→ EXCERPT:
........
1

I have several multiprocessing.Processes and would like them to consume (queue get()) callable non-picklable objects and call them. These were created before the fork(), so they shouldn't need pickling.

Using multiprocessing.Queue doesn't work as it tries to pickle everything:

import multiprocessing as mp

# create non-global callable to make it unpicklable
def make_callable():
    def foo():
        print("running foo")
    return foo

def bar():
    print("running bar")

def runall(q):
    while True:
        c = q.get()
        if c is None:
            break
        c()

if __name__ == '__main__':
    q = mp.Queue()
    call = make_callable()
    p = mp.Process(target=runall, args=(q,))
    p.start()
    q.put(bar)
    q.put(call)
    q.put(None)
    p.join()
running bar
Traceback (most recent call last):
  File "/usr/lib64/python3.7/multiprocessing/queues.py", line 236, in _feed
    obj = _ForkingPickler.dumps(obj)
  File "/usr/lib64/python3.7/multiprocessing/reduction.py", line 51, in dumps
    cls(buf, protocol).dump(obj)
........
→ SUPPLIED RECORDS:
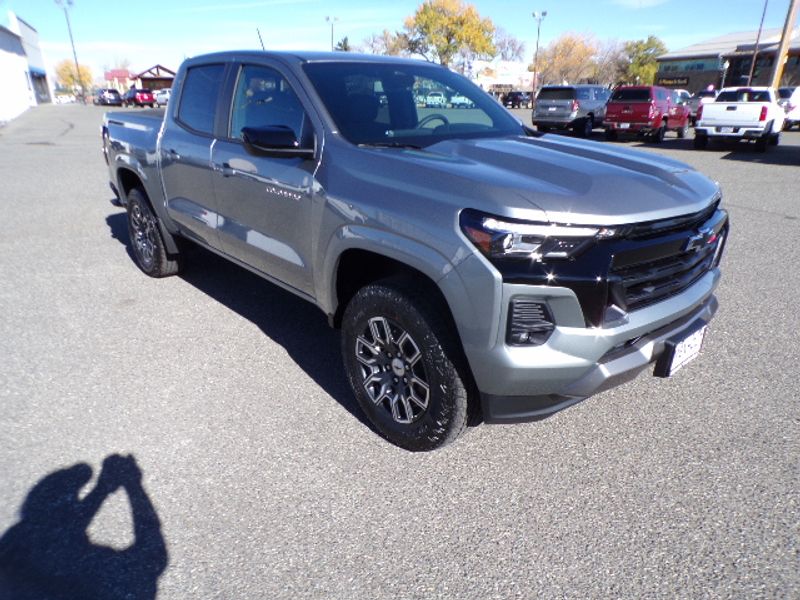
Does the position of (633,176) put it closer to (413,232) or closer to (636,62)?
(413,232)

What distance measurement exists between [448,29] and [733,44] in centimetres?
3078

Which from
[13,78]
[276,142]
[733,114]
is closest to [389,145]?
[276,142]

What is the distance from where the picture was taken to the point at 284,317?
4.41 m

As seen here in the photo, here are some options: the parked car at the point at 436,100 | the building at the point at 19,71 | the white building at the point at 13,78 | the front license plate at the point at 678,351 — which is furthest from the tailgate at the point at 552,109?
the building at the point at 19,71

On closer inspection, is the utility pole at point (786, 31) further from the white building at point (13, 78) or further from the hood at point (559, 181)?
the white building at point (13, 78)

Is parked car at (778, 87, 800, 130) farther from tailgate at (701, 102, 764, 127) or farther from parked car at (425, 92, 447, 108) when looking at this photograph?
parked car at (425, 92, 447, 108)

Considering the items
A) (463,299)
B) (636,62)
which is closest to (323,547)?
(463,299)

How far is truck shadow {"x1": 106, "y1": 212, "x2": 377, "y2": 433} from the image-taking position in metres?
3.48

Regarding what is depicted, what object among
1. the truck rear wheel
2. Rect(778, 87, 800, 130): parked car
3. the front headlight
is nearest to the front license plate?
the front headlight

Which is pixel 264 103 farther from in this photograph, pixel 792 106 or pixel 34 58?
pixel 34 58

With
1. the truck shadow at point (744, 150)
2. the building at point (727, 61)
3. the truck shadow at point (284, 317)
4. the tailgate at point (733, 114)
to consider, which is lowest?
the truck shadow at point (744, 150)

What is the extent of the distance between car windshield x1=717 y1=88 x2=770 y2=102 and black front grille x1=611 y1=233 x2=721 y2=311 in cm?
1682

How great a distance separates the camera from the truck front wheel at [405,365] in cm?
242

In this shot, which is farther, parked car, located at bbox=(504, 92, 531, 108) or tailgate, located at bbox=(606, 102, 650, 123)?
parked car, located at bbox=(504, 92, 531, 108)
........
→ EXERCISE TASKS:
**1.** Copy everything in the multiprocessing post from "import multiprocessing as" down to "c = q.get()".
**2.** Do these statements agree with the multiprocessing post? Answer yes or no for each and quote the words that decide it.
(a) The callables were created before the fork().
(b) The traceback points to a Python 3.8 installation.
(c) The callable foo is made non-global so that it cannot be pickled.
The listing has no connection to the multiprocessing post.

→ ANSWERS TO THE TASKS:
**1.**
import multiprocessing as mp

# create non-global callable to make it unpicklable
def make_callable():
    def foo():
        print("running foo")
    return foo

def bar():
    print("running bar")

def runall(q):
    while True:
        c = q.get()

**2.**
(a) Yes: "These were created before the fork(), so they shouldn't need pickling."
(b) No: "/usr/lib64/python3.7/multiprocessing/queues.py"
(c) Yes: "# create non-global callable to make it unpicklable"